Directed by Neill Blomkamp
Produced by Peter Jackson
It can be debated whether the quintessential science fiction film has stood the test of time, but when it comes to aliens, they stand as a genre all on their own. The seventies brought us Alien (1979), the eighties brought us E.T. (1982) and the nineties brought us, well, Independence Day (1996) (no matter how cool he is, Jeff Goldblum will always look alien-like). However, in recent years the alien film has somehow become a carbon copy remake of past classics, only with better special effects (i.e. War of the Worlds (2005), Day the Earth Stood Still (2008) and so on). If audiences want to see an original alien picture, the only option they have nowadays is to see the newest animated family flick. But alien lovers, rejoice! District 9 is what we’ve been waiting for.
While traveling to Earth, an extraterrestrial spaceship breaks down over the South African city of Johannesburg. After twenty years of residence, the alien colony, also known as prawns, is forced to live in a sectioned-off, slum-like area of the city, known as District 9. Conflict ensues when Multi-National United (MNU), a private company designated to study the colony, is committed to evict the creatures into concentration camps and make off with their alien weaponry.
Unlike most recent sci-fi films, District 9 does not take advantage of its audience by hiding the alien species from sight. Instead, the creatures are in your face, creating their own interactive persona on screen. The prawns resemble a hybrid of marine crustacean and human, walking on inverted bent knees, speaking a dialect of clicking tongues behind a tendril covered mouth with their stature reaching over seven feet. But what is captivating about the creatures is their human-like expression of emotion. They show pain, anger and frustration. Not since E.T. have we felt such strong sympathy for alien creatures.

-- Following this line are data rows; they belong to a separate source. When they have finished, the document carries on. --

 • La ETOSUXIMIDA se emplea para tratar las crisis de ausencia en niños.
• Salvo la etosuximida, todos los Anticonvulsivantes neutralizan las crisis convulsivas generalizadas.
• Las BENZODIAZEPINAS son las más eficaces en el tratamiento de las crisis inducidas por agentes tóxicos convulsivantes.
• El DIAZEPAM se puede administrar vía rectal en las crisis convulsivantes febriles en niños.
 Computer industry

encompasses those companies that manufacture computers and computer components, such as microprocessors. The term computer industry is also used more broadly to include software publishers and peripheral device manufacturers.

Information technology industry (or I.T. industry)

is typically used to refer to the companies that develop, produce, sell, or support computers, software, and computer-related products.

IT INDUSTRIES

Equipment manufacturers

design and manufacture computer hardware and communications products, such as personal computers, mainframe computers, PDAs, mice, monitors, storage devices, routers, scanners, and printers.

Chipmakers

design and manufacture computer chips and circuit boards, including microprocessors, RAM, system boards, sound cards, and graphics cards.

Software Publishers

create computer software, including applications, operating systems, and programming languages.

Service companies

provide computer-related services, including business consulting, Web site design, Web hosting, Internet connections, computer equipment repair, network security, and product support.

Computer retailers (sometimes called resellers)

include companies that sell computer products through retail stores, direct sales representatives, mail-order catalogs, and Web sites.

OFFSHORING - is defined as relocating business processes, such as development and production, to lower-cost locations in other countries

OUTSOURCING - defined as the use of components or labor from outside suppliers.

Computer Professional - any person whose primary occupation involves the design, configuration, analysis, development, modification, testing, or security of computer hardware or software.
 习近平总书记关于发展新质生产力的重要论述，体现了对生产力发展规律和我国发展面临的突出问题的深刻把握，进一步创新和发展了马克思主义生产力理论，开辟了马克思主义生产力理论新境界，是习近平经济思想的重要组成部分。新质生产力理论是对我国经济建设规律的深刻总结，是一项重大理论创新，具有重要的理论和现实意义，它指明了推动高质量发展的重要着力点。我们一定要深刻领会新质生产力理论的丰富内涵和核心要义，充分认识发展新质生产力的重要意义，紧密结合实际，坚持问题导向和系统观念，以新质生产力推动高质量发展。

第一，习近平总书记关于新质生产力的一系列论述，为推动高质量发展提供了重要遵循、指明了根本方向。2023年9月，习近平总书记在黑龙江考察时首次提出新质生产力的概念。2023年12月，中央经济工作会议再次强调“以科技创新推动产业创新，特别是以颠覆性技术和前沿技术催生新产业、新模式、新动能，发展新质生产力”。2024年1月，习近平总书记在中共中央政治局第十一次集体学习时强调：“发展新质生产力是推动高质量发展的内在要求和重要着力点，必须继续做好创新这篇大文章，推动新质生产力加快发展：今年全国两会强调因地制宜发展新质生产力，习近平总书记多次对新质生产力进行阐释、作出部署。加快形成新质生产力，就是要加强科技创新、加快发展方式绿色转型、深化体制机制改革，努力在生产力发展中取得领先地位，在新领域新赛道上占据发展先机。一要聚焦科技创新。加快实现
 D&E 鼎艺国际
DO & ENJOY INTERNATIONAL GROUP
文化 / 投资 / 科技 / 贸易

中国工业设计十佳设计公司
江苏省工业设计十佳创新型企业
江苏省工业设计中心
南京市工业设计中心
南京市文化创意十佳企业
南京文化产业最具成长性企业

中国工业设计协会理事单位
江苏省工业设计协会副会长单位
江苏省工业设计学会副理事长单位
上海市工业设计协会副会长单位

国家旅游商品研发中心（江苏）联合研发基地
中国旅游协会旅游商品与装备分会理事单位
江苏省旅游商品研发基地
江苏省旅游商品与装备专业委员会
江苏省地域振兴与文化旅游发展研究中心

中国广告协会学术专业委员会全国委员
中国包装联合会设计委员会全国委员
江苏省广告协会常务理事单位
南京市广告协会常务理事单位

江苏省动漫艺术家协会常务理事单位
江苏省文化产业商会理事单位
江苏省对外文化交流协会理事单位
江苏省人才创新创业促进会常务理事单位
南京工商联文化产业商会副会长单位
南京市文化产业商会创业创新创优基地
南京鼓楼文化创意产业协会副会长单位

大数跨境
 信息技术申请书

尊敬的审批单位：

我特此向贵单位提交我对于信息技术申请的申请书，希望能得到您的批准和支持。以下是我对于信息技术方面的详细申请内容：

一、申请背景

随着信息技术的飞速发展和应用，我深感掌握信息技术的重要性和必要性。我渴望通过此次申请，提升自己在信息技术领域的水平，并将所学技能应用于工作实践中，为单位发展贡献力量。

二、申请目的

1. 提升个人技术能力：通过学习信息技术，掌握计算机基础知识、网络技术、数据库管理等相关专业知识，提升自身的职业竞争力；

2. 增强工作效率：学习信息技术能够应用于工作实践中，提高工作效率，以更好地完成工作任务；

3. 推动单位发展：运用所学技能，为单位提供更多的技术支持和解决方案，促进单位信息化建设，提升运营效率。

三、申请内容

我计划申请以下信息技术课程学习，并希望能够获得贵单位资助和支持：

The film does itself a favor by taking its time revealing its antagonists; we do not know too much of the prawns, so why should we side with them? But it is only in the first, fast-paced 15 minutes of the film that we become witness to the harrowing treatment of the aliens brought on by humans, eerily similar to the stories we hear in news stories every day. The prawns live in rundown decaying shacks, surrounded by filth with very little to eat and are being forced out of their homes. Although a distinct political allegory can be detected regarding the treatment of a different race, the film restrains itself from being too preachy. But it is still, at times, hard to watch.
The film also brings viewers a breath of fresh air by shooting on location in Johannesburg. Unlike your run-of-the-mill alien film, we are not surrounded by the unrealistic American life with a Manhattan or Washington backdrop. Instead, we are given the opportunity to see an historic parallel to the residential representation of Johannesburg, primarily when it comes to the gritty physicality of the racially segregated neighborhoods.
Newcomer Sharlto Copley’s performance as protagonist Wikus Van De Merwe is brilliantly executed. His portrayal of the bumbling, annoyingly chipper, idiot-savant torn between his professional duty and his own well being is something new to the screen that audiences have never seen. He is the ‘nobody’ who transforms himself into ‘somebody,’ and ‘something,’ along the way. Merwe’s performance alone is something to behold.
For a first-time feature director, Neill Blomkamp has created an astonishingly original experience. Part documentary, part science fiction and a healthy tinge of action, District 9 is by far one of the best films this summer and one of the best alien films to come along in over a decade. Go and see this movie. All humans are welcome.